What the task asks:
Pull each line with the string "nails" from the entries.

:: Source records ::

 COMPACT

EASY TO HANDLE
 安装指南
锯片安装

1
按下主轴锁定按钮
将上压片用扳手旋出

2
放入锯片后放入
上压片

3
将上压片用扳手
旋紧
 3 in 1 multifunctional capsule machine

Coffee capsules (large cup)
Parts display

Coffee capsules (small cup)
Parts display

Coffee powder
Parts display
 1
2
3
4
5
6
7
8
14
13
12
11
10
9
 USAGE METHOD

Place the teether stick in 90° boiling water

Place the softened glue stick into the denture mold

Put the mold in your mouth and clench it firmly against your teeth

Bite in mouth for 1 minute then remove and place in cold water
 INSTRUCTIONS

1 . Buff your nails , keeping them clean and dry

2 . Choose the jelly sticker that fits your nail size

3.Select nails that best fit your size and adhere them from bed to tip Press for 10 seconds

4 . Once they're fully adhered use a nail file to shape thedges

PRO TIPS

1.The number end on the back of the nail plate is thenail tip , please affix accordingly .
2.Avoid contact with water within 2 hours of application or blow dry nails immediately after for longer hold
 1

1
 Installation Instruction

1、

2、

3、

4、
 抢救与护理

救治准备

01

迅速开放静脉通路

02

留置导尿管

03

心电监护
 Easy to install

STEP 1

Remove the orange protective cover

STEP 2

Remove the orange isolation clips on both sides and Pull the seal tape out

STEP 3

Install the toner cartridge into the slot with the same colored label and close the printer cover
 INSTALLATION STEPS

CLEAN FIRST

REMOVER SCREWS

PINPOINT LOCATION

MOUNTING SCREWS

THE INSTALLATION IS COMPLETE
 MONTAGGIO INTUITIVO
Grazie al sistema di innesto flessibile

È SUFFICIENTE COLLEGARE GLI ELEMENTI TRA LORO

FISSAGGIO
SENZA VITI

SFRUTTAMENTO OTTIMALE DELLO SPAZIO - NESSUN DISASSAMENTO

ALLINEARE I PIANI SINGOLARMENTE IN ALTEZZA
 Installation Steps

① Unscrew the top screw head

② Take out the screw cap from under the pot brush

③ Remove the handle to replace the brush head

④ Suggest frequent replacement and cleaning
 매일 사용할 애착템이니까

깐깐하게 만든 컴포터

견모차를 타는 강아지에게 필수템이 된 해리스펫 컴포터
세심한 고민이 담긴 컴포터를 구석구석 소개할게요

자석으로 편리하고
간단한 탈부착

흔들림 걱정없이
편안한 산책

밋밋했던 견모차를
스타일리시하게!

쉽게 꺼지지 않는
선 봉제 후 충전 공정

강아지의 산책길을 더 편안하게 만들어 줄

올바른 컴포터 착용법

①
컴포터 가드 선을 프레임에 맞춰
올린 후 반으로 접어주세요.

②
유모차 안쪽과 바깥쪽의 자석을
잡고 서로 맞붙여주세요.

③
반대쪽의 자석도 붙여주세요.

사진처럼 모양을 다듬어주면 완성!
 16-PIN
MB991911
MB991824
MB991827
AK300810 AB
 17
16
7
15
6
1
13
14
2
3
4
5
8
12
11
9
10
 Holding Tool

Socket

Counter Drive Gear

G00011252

:::

Task answer:
1 . Buff your nails , keeping them clean and dry
3.Select nails that best fit your size and adhere them from bed to tip Press for 10 seconds
2.Avoid contact with water within 2 hours of application or blow dry nails immediately after for longer hold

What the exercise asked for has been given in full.